Die Beteiligten streiten im einstweiligen Verfügungsverfahren über ein Unterlassungsbegehren des antragstellenden Betriebsrats.

Der Arbeitgeber betreibt eine Diskothek mit Namen J. in A-Stadt. Er beschäftigt dort ca. 137 bis 142 Arbeitnehmer. Antragsteller ist der dort bestehende siebenköpfige Betriebsrat.

Mit Schreiben vom 19.03.2007 hörte der Arbeitgeber den Betriebsrat zur beabsichtigten Kündigung von 14 Arbeitnehmern an. Diese Kündigungen wurden Ende März 2007 ausgesprochen.

Seit dem 23.03.2007 wird die Theke der Diskothek J. „Links” mit Mitarbeitern der Argentur R. betrieben. Am 27.03.2007 informierte der Arbeitgeber den Betriebsrat darüber, dass künftig kein Personal mehr beschäftigt werden soll, sondern die Diskothek J. über Fremdpersonal mit Servicedienstleistern betrieben werden soll.

Am 29.03.2007 beantragte der Betriebsrat daraufhin eine Unterlassungsverfügung beim Arbeitsgericht Braunschweig. Nach der Anhörung der Beteiligten vor dem Arbeitsgericht Braunschweig am 05.04.2007 stellte der Arbeitgeber mit Schreiben vom 10.04.2007 die geplante Betriebsänderung im J. näher dar und forderte den Betriebsrat zu Verhandlungen über einen Interessenausgleich und einen Sozialplan auf. Wegen der Einzelheiten wird auf das Schreiben des Arbeitgebers vom 10.04.2007 (Anlage zur Beschwerdeschrift Bl. 125 ff d. A.) verwiesen. Der Betriebsrat formulierte daraufhin Fragen zum Konzept und dessen Umsetzung und forderte die Übermittlung wirtschaftlicher Kennzahlen. Auf das Schreiben vom 11.04.2007 (Anlage zur Beschwerdeschrift Bl. 133 d. A.) wird Bezug genommen. Der Arbeitgeber formulierte hierzu Antworten; wegen des genauen Inhalts wird auf Bl. 131 f d. A. (Anlage zum Beschwerdeschriftsatz) Bezug genommen.

Mit weiterem Schreiben vom 21.04.2007 forderte der Betriebsrat den Arbeitgeber auf, bis zum endgültigen Abschluss der Verhandlungen über einen Interessenausgleich bzw. bis zum endgültigen Scheitern der Verhandlungen, die beabsichtigten Betriebsänderungen wie im Schreiben des Arbeitgebers vom 10.04.2007 beschrieben, nicht durchzuführen.

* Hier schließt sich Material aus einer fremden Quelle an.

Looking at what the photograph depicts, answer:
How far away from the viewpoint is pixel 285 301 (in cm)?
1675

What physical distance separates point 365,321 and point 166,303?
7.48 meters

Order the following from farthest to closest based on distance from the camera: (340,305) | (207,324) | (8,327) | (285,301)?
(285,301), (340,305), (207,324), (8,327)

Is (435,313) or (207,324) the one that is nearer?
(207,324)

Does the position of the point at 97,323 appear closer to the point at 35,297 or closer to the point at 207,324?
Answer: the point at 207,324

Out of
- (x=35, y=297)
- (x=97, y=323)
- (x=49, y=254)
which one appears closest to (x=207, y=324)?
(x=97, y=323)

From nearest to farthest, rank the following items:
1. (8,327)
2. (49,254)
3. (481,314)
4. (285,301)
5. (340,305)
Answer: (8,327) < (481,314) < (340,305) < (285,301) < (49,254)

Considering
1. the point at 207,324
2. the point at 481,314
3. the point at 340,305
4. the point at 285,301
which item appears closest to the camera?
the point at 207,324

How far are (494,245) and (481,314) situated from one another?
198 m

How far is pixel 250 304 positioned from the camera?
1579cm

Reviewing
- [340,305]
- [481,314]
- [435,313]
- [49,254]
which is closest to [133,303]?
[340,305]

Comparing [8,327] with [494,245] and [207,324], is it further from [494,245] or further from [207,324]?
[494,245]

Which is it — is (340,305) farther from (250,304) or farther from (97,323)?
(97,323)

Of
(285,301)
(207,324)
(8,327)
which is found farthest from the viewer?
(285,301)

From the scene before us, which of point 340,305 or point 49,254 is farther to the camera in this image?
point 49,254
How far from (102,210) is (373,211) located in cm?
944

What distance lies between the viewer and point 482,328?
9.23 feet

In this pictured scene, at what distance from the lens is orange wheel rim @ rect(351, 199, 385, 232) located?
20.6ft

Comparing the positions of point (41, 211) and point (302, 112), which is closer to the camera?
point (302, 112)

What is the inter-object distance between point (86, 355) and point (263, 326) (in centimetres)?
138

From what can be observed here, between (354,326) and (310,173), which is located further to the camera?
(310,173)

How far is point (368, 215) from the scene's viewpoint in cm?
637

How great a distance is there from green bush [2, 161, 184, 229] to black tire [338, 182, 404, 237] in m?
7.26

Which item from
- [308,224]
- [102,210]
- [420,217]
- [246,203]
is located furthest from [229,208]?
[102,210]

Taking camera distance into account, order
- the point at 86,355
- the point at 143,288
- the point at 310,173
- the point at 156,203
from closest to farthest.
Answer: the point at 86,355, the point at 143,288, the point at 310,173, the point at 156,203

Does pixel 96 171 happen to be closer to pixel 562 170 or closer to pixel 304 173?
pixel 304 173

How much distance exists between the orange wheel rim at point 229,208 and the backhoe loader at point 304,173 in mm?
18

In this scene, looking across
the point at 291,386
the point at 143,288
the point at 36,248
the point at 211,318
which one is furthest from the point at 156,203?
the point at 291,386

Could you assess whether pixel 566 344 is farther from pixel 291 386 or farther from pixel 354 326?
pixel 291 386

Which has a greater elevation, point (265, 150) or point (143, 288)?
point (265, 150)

Die bei der Antragsgegnerin und Beteiligten zu 2) beschäftigten Arbeitnehmer haben Arbeitsverträge, die zum Teil keine Mindestarbeitszeiten vorsehen. Durch die Fremdbesetzung der Theken, wie sie für die Theke „Links” bereits seit März 2007 praktiziert wird, werden die Arbeitnehmer der Antragsgegnerin in geringerem Umfang eingesetzt. An der Theke „Links” sind pro Abend zwei bis vier Arbeitnehmer tätig; an der Theke „Rechts” zwei bis fünf Mitarbeiter.

Wegen der erstinstanzlich seitens der Beteiligten gestellten Anträge wird auf den Beschluss des Arbeitsgerichts Braunschweig vom 04.05.2004 Bezug genommen.

Mit diesem Beschluss hat das Arbeitsgericht die Anträge des Betriebsrats nach Anhörung der Beteiligten zurückgewiesen. Es hat den Unterlassungsanspruch des Betriebsrats verneint. Wegen der Einzelheiten wird auf die Entscheidungsgründe des angefochtenen Beschlusses Bezug genommen.

Der Antragsteller hat gegen diesen ihm am 10.04.2007 zugestellten Beschluss am 26.04.2007 sofortige Beschwerde beim Landesarbeitsgericht eingelegt und diese sogleich begründet. Die Kammer nimmt auf den Beschwerdeschriftsatz vom 26....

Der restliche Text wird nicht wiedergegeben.